* _Given text_
***

The 2008 Solihull Metropolitan Borough Council election took place on 1 May 2008 to elect members of Solihull Metropolitan Borough Council in the West Midlands, England. One third of the council was up for election and the Conservative Party gained overall control of the council from no overall control.

Campaign
17 seats were contested in the election, with the Conservatives, Liberal Democrats, Labour and Green parties contesting every ward. The British National Party had 12 candidates, up from 5 in the 2007 election, the United Kingdom Independence Party stood 9 candidates and the sole Independent stood in St Alphege, having previously won a seat there in a 2005 by-election for the Conservatives. Among those standing were Jim Ryan, defending Bickenhill as a Conservative, having previously won it as an Independent after over twenty years of being a Labour councillor there, Howard Allen returned to the Liberal Democrats to defend his seat in Shirley West, after time as an Independent and Peter Hogarth in Silhill where he had lost his seat in 2007. Meanwhile, 2 councillors stood down at the election, Conservative Susan Gomm and Liberal Democrat June Gandy from Silhill and Shirley East wards respectively.

***

* _Given information_

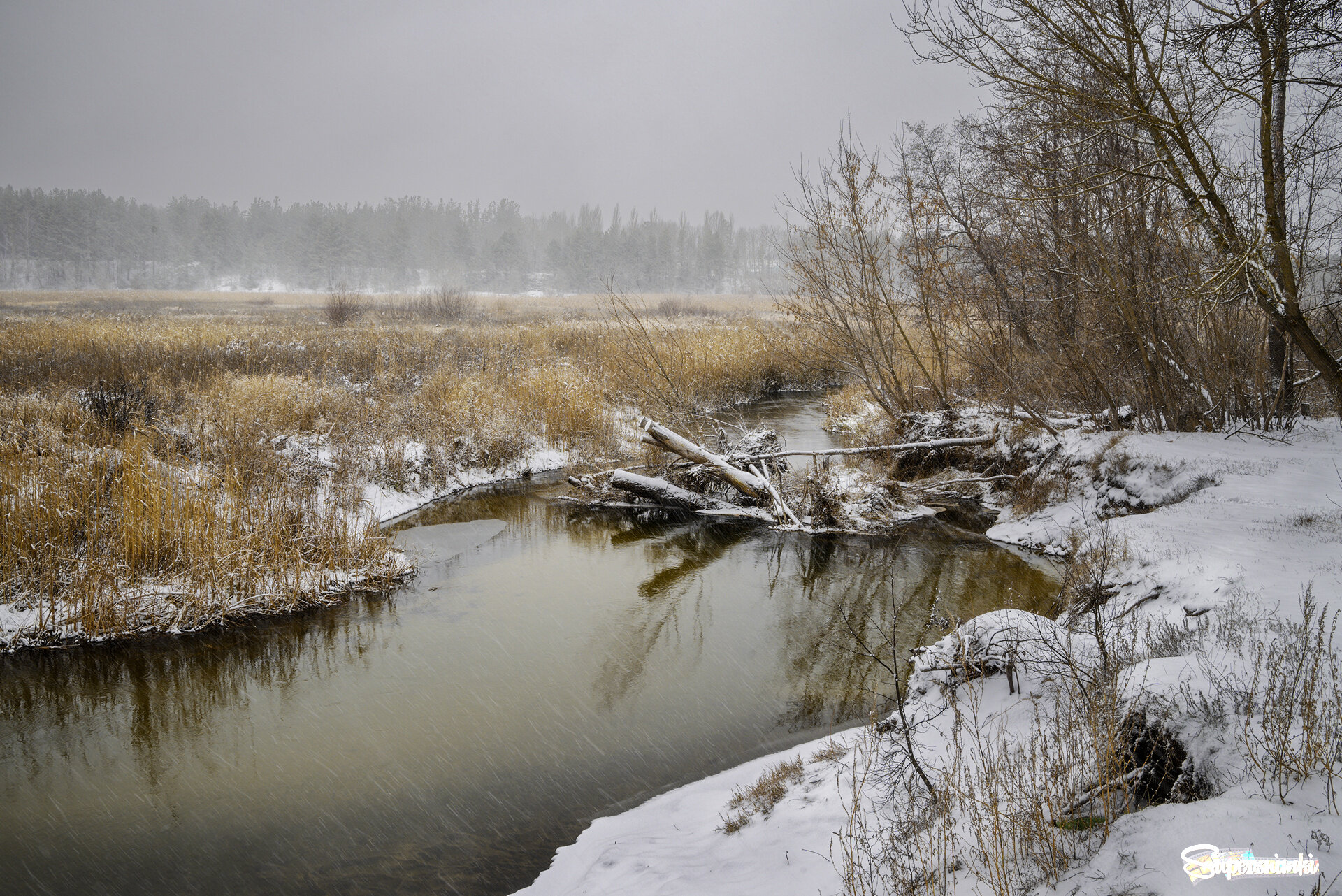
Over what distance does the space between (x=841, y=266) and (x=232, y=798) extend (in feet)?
34.8

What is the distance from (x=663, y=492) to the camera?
10.2 meters

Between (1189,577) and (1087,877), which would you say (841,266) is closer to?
(1189,577)

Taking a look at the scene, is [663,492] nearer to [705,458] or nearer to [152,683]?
A: [705,458]

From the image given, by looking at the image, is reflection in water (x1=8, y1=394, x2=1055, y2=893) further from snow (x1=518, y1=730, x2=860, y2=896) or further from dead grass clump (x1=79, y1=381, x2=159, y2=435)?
dead grass clump (x1=79, y1=381, x2=159, y2=435)

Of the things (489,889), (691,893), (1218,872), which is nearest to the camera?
(1218,872)

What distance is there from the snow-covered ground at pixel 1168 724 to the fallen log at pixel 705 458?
4120mm

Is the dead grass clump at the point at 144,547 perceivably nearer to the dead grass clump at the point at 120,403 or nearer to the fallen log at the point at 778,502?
the dead grass clump at the point at 120,403

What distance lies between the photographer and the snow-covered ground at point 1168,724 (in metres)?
2.05

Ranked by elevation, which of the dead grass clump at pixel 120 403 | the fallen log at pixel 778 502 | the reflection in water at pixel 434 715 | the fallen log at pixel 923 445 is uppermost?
the dead grass clump at pixel 120 403

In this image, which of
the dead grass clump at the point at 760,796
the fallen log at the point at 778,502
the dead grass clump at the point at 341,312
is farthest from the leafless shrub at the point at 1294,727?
the dead grass clump at the point at 341,312

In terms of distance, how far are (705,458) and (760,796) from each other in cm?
636

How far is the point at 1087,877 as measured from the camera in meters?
2.12

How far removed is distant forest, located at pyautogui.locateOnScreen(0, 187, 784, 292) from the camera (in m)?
77.2

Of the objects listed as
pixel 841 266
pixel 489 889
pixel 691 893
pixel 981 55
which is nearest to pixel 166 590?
pixel 489 889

***

* _Set of tasks_
a) From the Solihull election text, extract the passage starting at "The 2008 Solihull" and ending at "no overall control.".
b) Answer these questions using the Solihull election text:
(i) On what date did the election take place?
(ii) How many candidates did the British National Party have?
(iii) Which ward did Howard Allen defend?
c) Which wards are named in the Solihull election text?

* _Solutions for each task_
a)
The 2008 Solihull Metropolitan Borough Council election took place on 1 May 2008 to elect members of Solihull Metropolitan Borough Council in the West Midlands, England. One third of the council was up for election and the Conservative Party gained overall control of the council from no overall control.

b)
(i) 1 May 2008
(ii) 12
(iii) Shirley West

c) St Alphege, Bickenhill, Shirley West, Silhill, Shirley East